BRIEF 1:
Answer these questions about the forum post on ViP 211 reception in Los Angeles, one per line:
(a) Which channel shows the momentary freezes?
(b) What signal strength does 50-01 (KCOE) get?
(c) What direction did antennaweb.org give for aligning the antenna?

EXCERPT:
# Problem with ViP 211 OTA reception of digital channels in Los Angeles



## airman (Oct 10, 2003)

Just got my new ViP 211 and Dish 1000 sat antenna installed but I'm
having problems with OTA reception, specifically a few of the local
stations in my area. I live in Los Angeles in a area where I should get
good reception of the digital channels in my area., but I'm having
problems with channel 28.01 (KCET) which is one of the local PBS-HD
channels here. I keep getting freezes in the images, just momentary but
they are anoying. I'm using a Radio shack 120" Boom Length, 37-Element
Antenna mounted to a long pole in top of the house, It's the largest in
the neighborhood, and I checked antennaweb.org to get the correct
alignment and direction to the transmitting stations at my location
which is 32 degrees from (0) degrees north. I'm getting a signal
strength between 88 and 91 percent.on 28-01 which I think is pretty
good but I'm still getting this problem with the freezes. I've tried
re-setting the reciever with the push the power button for 10 sec and
then dumping the reciever's memory and reaquireing the local stations
but that does'nt seem to work. All the other digital stations seem to
come in ok with no freezes, just 28-01. I also get another PBS-HD
station, 50-01 (KCOE) which has a signal strength of about 85 percent,
a little less than 28-01 and 50-01 does'nt have any problems with the
freeezes so I'm stumped over what is causing this problem. If anybody
has any suggestions or imput on how I can find a solution to this
problem I would appreciate them.
Thanks


----------

BRIEF 2:
Which lines of the records contain the string "here"? Pick out each such line and copy it.

RECORDS PROVIDED:
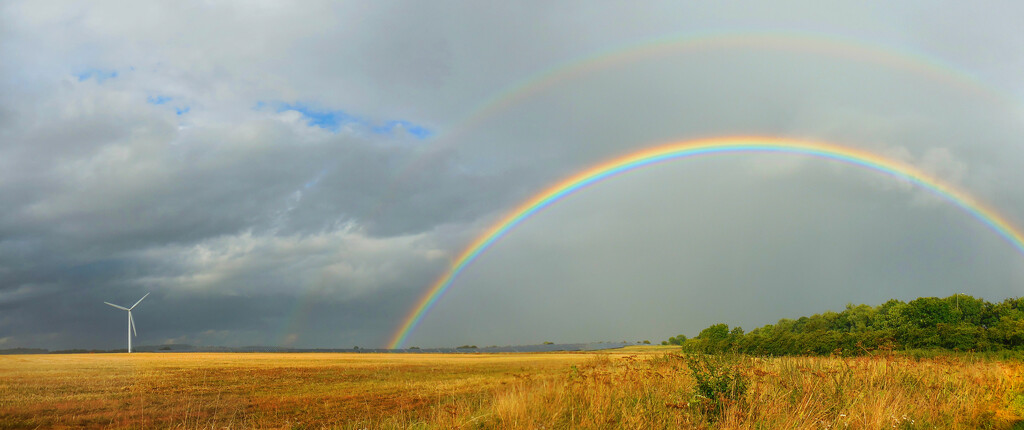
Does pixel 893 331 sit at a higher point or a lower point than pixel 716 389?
lower

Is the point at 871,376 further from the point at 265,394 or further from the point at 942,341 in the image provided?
the point at 265,394

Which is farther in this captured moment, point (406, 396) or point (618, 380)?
point (406, 396)

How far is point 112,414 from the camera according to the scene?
24.3m

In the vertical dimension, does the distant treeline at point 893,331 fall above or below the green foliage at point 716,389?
below

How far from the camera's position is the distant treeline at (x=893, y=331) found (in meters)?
30.9

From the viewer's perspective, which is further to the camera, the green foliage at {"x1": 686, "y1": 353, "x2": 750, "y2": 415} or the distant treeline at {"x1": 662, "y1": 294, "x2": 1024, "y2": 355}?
the distant treeline at {"x1": 662, "y1": 294, "x2": 1024, "y2": 355}

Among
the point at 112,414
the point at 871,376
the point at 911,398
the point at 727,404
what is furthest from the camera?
the point at 112,414

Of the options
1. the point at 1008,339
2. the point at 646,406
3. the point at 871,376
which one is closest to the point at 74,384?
the point at 646,406

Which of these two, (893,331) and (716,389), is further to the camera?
(893,331)

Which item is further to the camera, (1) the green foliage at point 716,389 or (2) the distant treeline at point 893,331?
(2) the distant treeline at point 893,331

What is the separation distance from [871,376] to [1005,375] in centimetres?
682

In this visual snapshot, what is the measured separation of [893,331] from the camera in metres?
35.1

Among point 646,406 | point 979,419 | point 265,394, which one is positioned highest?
point 646,406

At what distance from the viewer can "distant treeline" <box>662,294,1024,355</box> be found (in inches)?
1216
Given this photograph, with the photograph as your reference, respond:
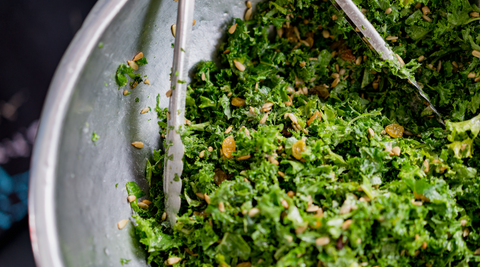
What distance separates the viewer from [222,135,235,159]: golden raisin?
207cm

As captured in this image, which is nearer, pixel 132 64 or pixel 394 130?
pixel 132 64

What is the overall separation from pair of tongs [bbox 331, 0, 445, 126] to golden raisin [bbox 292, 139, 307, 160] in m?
0.91

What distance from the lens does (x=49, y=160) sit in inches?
57.2

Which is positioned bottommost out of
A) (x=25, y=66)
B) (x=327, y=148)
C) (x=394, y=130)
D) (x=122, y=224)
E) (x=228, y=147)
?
(x=394, y=130)

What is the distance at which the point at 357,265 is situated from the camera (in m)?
1.65

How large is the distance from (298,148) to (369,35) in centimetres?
98

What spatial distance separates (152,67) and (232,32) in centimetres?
67

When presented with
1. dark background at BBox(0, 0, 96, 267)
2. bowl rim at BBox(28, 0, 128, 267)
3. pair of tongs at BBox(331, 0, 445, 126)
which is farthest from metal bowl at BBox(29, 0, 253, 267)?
dark background at BBox(0, 0, 96, 267)

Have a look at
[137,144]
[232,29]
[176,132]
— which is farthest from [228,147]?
[232,29]

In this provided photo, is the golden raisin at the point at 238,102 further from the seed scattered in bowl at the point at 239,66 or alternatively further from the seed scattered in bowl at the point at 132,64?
the seed scattered in bowl at the point at 132,64

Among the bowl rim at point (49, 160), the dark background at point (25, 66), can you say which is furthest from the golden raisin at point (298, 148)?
the dark background at point (25, 66)

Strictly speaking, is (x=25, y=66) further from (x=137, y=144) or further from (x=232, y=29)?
(x=232, y=29)

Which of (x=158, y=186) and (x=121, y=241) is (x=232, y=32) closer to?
(x=158, y=186)

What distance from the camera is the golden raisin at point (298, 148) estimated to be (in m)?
1.95
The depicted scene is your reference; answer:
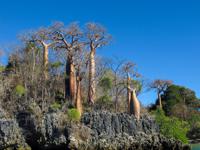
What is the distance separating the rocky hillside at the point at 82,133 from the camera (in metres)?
20.1

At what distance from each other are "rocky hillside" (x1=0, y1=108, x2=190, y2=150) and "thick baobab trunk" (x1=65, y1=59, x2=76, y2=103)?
141 inches

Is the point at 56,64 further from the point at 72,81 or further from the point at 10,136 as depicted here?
the point at 10,136

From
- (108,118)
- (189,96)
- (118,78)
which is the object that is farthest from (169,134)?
(189,96)

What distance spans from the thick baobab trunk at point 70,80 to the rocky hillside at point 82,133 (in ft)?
11.8

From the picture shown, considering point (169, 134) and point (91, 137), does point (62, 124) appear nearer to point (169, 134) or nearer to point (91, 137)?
point (91, 137)

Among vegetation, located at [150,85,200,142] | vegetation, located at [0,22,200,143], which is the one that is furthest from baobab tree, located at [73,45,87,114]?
vegetation, located at [150,85,200,142]

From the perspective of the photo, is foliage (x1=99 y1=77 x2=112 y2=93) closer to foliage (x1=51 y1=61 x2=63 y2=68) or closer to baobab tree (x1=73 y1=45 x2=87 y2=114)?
baobab tree (x1=73 y1=45 x2=87 y2=114)

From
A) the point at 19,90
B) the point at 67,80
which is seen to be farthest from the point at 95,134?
the point at 19,90

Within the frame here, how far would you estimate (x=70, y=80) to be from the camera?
985 inches

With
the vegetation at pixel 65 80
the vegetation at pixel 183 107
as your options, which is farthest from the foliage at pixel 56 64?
the vegetation at pixel 183 107

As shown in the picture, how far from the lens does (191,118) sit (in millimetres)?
38969

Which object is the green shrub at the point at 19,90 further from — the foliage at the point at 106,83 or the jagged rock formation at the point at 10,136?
the foliage at the point at 106,83

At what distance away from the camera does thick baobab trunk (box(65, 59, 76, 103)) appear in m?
24.8

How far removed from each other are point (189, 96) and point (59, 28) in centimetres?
2421
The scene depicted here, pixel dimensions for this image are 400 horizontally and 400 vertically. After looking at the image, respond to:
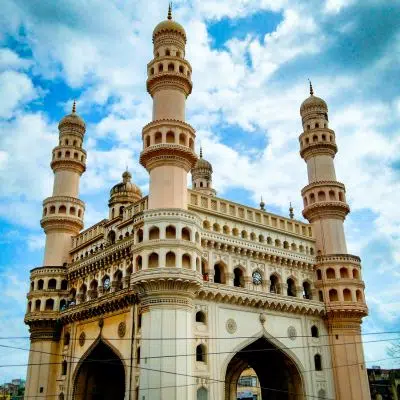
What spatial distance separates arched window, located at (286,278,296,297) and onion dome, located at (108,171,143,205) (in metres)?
12.1

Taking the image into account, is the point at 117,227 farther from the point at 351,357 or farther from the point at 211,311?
the point at 351,357

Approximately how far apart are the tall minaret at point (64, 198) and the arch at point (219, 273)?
12.1m

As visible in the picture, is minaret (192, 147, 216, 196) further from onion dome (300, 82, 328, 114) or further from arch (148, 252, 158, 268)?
arch (148, 252, 158, 268)

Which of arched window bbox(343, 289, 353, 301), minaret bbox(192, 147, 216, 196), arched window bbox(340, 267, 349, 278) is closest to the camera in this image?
arched window bbox(343, 289, 353, 301)

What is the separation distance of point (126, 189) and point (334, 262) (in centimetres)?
1527

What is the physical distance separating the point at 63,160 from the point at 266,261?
55.9ft

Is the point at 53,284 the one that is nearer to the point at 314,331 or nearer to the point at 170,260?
the point at 170,260

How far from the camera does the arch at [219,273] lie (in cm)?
2866

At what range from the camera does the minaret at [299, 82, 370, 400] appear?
30719mm

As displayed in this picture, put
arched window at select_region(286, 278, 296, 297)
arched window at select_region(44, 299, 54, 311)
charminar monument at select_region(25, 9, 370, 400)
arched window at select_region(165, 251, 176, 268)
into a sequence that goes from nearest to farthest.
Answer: charminar monument at select_region(25, 9, 370, 400), arched window at select_region(165, 251, 176, 268), arched window at select_region(286, 278, 296, 297), arched window at select_region(44, 299, 54, 311)

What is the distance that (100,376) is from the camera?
3197 cm

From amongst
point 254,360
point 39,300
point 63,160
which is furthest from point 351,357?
point 63,160

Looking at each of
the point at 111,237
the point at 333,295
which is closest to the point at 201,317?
the point at 111,237

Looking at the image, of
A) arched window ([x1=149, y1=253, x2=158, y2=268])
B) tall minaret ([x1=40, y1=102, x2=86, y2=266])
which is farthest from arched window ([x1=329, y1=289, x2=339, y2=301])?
tall minaret ([x1=40, y1=102, x2=86, y2=266])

WRITTEN REPLY 1:
(a) Channel 28.01 (KCET), a local PBS-HD station.
(b) About 85 percent.
(c) 32 degrees from (0) degrees north.

WRITTEN REPLY 2:
Is the point at 56,64 further from the point at 72,81 or further from the point at 10,136 as depicted here?
Within the frame here, how far would you estimate (x=70, y=80) to be from the camera?
The scene depicted here, pixel dimensions for this image are 400 horizontally and 400 vertically. After looking at the image, respond to:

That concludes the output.